Data records
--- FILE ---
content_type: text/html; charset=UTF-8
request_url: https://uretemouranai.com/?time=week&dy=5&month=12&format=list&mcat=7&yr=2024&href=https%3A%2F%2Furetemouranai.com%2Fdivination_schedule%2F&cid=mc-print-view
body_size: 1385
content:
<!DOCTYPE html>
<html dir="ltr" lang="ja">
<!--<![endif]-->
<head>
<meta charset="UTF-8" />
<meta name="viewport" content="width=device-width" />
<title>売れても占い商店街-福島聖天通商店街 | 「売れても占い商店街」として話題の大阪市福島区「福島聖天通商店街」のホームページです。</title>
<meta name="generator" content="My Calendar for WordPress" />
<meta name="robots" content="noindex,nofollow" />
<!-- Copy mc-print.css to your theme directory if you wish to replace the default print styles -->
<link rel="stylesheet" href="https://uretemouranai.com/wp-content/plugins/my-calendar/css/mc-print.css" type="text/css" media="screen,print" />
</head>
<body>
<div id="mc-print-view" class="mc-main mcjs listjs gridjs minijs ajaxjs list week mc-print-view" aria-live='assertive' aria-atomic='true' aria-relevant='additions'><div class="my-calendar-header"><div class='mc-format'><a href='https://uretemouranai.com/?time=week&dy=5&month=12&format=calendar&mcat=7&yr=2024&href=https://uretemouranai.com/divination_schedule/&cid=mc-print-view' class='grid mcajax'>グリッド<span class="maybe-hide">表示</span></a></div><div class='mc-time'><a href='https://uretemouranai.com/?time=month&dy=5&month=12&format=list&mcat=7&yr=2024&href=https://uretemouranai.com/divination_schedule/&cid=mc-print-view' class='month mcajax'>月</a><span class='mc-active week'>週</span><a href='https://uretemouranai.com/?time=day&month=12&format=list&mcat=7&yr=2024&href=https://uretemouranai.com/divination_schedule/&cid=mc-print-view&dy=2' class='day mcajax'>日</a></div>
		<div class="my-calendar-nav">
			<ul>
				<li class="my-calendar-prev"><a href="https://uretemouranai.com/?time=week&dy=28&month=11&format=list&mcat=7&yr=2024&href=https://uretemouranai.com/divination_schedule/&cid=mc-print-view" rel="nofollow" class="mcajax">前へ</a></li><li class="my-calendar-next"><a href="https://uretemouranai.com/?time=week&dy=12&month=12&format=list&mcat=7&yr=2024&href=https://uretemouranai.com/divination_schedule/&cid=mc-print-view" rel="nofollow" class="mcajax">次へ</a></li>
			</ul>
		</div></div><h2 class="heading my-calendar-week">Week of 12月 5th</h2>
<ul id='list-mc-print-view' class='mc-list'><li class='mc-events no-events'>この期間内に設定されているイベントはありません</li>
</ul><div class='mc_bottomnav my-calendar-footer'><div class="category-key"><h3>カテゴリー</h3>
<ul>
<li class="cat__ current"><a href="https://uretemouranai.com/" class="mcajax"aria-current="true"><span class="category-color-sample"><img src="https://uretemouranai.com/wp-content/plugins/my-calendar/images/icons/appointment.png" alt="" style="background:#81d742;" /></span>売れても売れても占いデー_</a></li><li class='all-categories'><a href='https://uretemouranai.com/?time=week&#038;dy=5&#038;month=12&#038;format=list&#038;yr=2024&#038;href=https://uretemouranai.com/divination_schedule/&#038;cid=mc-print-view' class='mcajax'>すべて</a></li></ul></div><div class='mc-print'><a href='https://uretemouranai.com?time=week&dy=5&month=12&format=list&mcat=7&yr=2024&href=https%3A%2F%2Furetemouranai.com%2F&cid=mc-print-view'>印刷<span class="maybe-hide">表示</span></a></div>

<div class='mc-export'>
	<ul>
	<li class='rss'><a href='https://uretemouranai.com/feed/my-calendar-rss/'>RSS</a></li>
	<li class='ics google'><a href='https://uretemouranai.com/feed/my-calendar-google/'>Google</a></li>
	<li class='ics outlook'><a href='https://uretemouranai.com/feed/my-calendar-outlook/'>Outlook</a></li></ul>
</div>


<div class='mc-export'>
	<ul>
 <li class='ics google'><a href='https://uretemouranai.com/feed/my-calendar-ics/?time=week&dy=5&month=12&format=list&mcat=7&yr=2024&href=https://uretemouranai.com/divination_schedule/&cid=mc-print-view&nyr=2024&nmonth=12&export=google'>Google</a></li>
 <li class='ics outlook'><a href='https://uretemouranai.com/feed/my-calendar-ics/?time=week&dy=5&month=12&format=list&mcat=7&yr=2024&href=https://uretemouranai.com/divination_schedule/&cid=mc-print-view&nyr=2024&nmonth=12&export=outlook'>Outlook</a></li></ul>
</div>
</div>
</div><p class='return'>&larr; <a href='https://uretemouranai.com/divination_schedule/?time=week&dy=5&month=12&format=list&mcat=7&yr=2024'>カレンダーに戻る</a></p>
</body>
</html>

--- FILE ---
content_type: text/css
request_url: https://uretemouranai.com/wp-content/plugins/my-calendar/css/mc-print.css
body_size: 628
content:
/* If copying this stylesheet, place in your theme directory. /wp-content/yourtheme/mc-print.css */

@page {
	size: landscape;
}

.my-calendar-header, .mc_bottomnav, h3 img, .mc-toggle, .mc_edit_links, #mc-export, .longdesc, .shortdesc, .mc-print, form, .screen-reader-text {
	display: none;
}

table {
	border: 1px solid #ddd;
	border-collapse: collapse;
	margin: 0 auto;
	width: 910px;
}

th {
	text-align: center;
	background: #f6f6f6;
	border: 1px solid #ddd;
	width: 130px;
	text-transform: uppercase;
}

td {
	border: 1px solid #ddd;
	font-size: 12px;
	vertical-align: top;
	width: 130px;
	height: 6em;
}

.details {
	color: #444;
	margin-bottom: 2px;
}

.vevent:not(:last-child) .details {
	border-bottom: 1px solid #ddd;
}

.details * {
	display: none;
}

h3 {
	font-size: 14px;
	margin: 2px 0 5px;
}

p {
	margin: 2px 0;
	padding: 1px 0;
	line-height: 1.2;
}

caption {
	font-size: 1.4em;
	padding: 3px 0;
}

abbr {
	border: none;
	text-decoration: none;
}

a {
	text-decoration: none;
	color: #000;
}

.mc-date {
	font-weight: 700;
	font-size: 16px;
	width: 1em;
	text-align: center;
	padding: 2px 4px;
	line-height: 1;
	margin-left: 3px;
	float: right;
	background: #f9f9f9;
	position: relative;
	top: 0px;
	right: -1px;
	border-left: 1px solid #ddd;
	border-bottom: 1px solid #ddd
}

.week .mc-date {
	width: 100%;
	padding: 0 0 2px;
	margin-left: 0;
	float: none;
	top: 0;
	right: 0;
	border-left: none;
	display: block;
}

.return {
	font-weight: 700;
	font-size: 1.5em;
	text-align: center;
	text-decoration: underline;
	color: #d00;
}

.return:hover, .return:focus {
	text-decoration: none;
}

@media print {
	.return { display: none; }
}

...

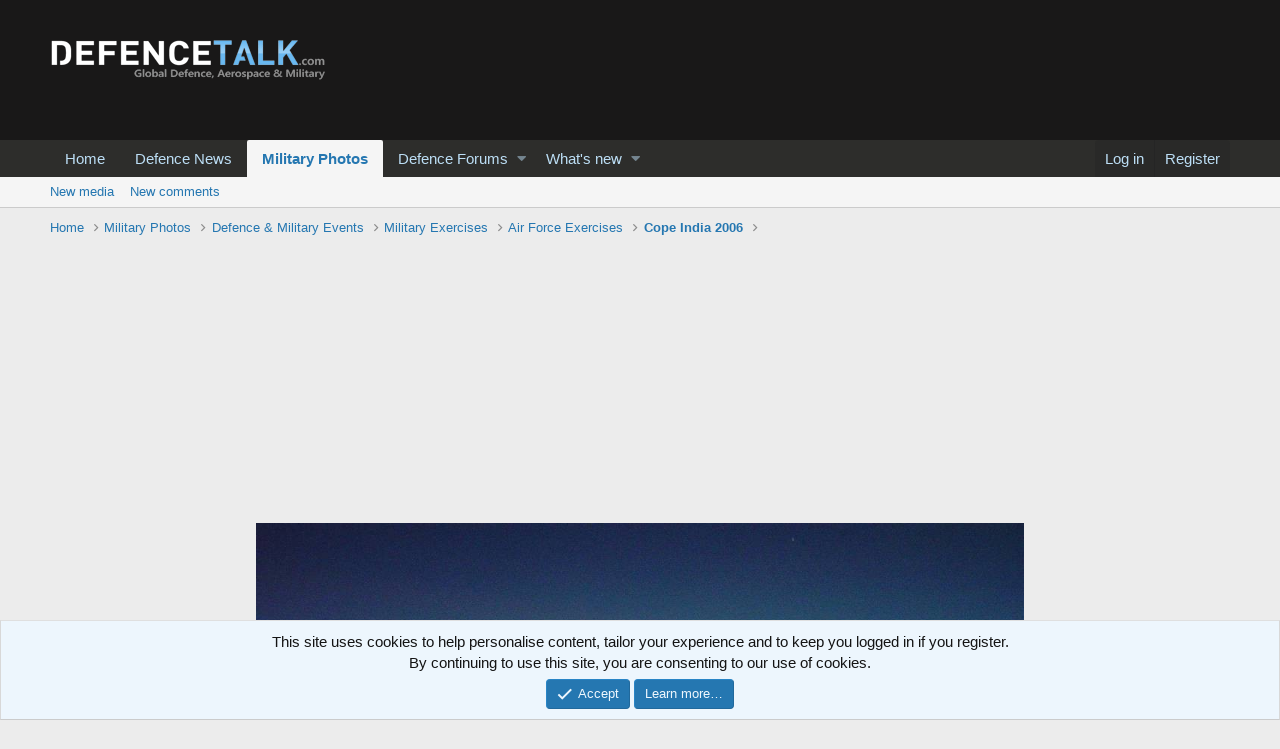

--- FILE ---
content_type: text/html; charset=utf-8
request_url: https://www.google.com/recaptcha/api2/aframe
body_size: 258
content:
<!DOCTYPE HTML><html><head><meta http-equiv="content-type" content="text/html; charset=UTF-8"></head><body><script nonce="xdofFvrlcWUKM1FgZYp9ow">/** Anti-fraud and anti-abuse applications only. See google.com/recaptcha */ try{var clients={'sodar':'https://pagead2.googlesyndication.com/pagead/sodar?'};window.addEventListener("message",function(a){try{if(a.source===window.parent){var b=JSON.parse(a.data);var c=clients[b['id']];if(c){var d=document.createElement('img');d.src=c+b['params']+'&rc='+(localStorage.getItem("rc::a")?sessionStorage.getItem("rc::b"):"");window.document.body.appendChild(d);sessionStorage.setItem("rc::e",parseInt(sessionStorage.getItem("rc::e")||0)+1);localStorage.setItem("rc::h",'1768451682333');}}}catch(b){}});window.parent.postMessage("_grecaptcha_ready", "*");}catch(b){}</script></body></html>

==

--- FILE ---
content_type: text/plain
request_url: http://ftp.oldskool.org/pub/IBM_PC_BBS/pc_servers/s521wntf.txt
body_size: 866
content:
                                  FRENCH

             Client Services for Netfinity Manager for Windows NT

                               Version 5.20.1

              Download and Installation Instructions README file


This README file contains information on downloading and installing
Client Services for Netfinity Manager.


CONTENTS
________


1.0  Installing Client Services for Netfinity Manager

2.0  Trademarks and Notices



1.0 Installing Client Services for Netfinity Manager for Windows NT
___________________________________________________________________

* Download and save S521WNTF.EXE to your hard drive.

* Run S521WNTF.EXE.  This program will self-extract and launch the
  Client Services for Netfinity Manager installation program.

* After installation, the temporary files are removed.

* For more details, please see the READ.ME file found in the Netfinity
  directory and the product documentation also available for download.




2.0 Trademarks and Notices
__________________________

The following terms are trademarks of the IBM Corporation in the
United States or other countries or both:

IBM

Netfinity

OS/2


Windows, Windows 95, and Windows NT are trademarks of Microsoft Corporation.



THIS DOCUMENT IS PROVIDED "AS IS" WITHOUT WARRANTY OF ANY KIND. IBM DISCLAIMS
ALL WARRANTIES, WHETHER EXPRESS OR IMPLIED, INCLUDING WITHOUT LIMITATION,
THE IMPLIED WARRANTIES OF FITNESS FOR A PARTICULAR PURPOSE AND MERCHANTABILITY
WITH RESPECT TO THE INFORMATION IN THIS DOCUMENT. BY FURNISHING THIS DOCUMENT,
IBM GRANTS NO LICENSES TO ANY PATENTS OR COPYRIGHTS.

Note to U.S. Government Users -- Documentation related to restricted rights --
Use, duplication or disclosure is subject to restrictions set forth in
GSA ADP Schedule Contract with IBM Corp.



Work to complete
Work out how many lines in the listing above hold the word "nofollow", and answer only with that number.

Written response
2